Personally I find pollen and adequate stores are the key to stimulation. The 2:1 will have more energy in it and save them having to dehydrate so much, AND it will keep better than the 1:1. That's what I would use.
In the end the bees will use it and do fine regardless of 2:1 1:1 or 1:2. If I'm really TRYING to use it for stimulation, (which as I said deosn't really seem to work well unless they are short on stores) I'm more likely to do 1:2 (1 part sugar to 2 parts water). But if I'm just trying to provide materials and stores I go with 2:1.
I've deliberated on this, and seems to me, bees can add water to 2:1 to make it whatever they want. Perhapse if the colony is really weak, or water is far, 1:2 may be helpful. Its alot easier to feed 2:1 when feeding.. say 5 or more hives.

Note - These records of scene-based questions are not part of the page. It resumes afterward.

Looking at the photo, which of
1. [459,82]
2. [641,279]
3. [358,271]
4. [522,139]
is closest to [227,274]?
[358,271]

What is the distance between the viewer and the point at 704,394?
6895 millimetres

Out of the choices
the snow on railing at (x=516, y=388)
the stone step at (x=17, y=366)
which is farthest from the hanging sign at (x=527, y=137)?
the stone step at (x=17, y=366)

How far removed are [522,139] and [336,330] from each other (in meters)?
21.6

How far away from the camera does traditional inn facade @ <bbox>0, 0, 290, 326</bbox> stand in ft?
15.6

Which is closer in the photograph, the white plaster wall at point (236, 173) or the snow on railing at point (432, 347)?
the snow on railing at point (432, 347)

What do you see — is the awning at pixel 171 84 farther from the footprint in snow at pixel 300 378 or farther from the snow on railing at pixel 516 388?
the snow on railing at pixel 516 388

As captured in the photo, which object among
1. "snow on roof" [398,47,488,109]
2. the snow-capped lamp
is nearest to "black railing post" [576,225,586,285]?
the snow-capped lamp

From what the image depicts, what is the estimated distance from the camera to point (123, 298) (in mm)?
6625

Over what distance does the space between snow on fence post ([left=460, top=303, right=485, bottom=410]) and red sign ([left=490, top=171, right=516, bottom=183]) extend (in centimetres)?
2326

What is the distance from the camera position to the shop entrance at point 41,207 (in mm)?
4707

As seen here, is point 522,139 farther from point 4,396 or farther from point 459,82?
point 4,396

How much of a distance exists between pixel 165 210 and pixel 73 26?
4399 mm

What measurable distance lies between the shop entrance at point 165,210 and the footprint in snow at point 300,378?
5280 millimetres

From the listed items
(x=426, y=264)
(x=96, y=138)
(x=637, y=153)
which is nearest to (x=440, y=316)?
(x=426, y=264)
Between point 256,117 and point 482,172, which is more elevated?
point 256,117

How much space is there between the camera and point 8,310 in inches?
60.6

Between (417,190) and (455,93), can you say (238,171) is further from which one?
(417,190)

I guess the idea would be that 1:2 is closer to nectar and will move the bees into spring mode quicker. I've tried it but I can't say I noticed anything. Plus here in Ohio you get enough variation in the spring weather that I'm not sure trying to meddle with their start date is such a good idea. That 10 day forcast is only good to remind you of humanity's limits.
I've used 1:2 in the hot summer lulls because I figure they need water as much as sugar and might as well get it in one place.
If the bees have access to sufficient water or moisture, they can melt and consume the dry sugar, but it's more work for them, hence not as readily available as syrup or honey.
This was my first winter with bees and I'm surprised at how dry it is inside my hives, considering how big a problem condensation can be. I suppose this to some extent depends on the climate. There's very little condensation in my hives and I think my bees would be challenged to really deal with dry sugar. I might try a little this weekend and see what they do with it.